● **Data provided**
============

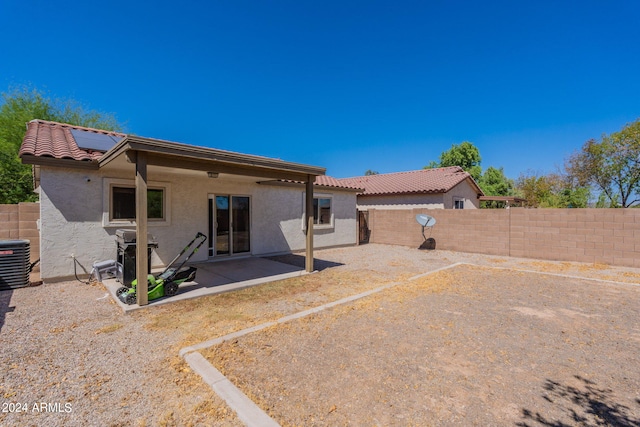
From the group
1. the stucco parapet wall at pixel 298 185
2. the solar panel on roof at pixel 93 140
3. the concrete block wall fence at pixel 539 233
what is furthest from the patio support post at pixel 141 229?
the concrete block wall fence at pixel 539 233

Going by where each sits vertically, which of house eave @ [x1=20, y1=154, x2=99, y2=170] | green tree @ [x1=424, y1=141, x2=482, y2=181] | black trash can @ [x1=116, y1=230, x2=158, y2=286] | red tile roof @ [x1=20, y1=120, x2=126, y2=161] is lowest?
black trash can @ [x1=116, y1=230, x2=158, y2=286]

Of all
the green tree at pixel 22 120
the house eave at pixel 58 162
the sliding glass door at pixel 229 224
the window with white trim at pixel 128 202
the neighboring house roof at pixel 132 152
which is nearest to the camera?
the neighboring house roof at pixel 132 152

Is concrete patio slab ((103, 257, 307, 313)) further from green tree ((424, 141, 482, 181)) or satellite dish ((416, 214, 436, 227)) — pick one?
green tree ((424, 141, 482, 181))

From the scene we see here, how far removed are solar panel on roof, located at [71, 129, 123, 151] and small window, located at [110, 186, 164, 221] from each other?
1258 millimetres

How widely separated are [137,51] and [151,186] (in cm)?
1006

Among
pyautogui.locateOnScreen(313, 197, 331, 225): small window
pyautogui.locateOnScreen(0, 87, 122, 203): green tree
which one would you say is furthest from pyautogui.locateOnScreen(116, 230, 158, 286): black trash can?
pyautogui.locateOnScreen(0, 87, 122, 203): green tree

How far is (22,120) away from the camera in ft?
59.1

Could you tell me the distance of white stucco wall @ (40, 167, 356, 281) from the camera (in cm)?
680

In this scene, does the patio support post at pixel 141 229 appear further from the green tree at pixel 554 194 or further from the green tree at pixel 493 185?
the green tree at pixel 493 185

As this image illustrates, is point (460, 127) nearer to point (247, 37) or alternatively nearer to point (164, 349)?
point (247, 37)

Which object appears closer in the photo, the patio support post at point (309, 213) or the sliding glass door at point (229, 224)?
the patio support post at point (309, 213)

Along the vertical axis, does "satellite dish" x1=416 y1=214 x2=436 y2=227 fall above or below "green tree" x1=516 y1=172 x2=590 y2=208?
below

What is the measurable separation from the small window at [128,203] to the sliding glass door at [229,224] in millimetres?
1641

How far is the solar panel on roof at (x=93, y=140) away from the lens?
7840 millimetres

============

● **Task details**
Rewrite the lines from the one containing "How far is the" through the end of the entries, both ends included, with "lens" replaced by "camera" and everything else left unchanged.

● **The reply**
How far is the solar panel on roof at (x=93, y=140) away from the camera?
7840 millimetres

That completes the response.